Sandy Wool Lake - the sign in front says "no swimming, no wading"...clearly this is "no problem" right nowLast week, Governor Jerry Brown ordered California’s first-ever statewide mandatory water restrictions in response to the state’s ongoing drought.

From September 2014 through February 2015, the average daily per capita water consumption in California was 111 gallons, and varied between 40 and 385 gallons per person per day. An average American uses between 80 and 100 gallons of water per day with most of the water used in toilets and showers.

The difference in Californian water consumption compared to the U.S. average correspond to 215 extra toilet flushes per day or showers that are 172.5 minutes longer. But indoor water use alone cannot explain the higher average water use in California. Maintaining lawns and swimming pools, especially in desert areas likely accounts for the difference. These activities will likely be the most impacted by the new urban water restrictions.

Many have criticized the restrictions because they allow the agriculture industry to maintain its current water usage even though it uses about 80 percent of California’s total clean, fresh water supply. But the state’s agriculture industry produces nearly half of US-grown fruits, nuts and vegetables and water restrictions could have more far-reaching economic implications.

The restrictions specifically call for a 10-35 percent reduction over the next year in urban water usage compared to 2013 levels. The restrictions will be enforced through the state’s 400 local water agencies.  The specific range for an agency depends on the amount of water it currently uses, with the largest consumers located in desert areas. Local water agencies will have significant freedom in determining how to achieve their reduction target, and will likely be heavily fined for failure to meet their targets.

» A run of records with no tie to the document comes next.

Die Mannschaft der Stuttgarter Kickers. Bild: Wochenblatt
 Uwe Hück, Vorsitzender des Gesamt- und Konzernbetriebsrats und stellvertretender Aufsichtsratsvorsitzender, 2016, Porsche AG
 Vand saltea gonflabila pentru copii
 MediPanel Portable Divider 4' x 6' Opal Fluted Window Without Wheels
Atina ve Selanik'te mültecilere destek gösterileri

While there may be some initial resistance to residential water cuts, the restrictions proposed seem to be attainable and relatively painless. Ultimately, these restrictions will only decrease California’s total water consumption by five percent because residential water accounts for such a small percent of the total water consumption in the state. If more water needs to be conserved, the next round of restrictions will likely be more painful for residents. The state may also need to consider including water used by agriculture, which may have more wide spread impacts across the country, such as raising food prices. Severe droughts, such as the one California is currently experiencing, are expected to become more frequent in certain areas across the US due to climate change. This serves as a reminder that we can make an impact on the availability of water by turning off the faucet while we’re brushing our teeth, taking shorter showers (I’m guilty of taking long showers), and installing water efficient appliances.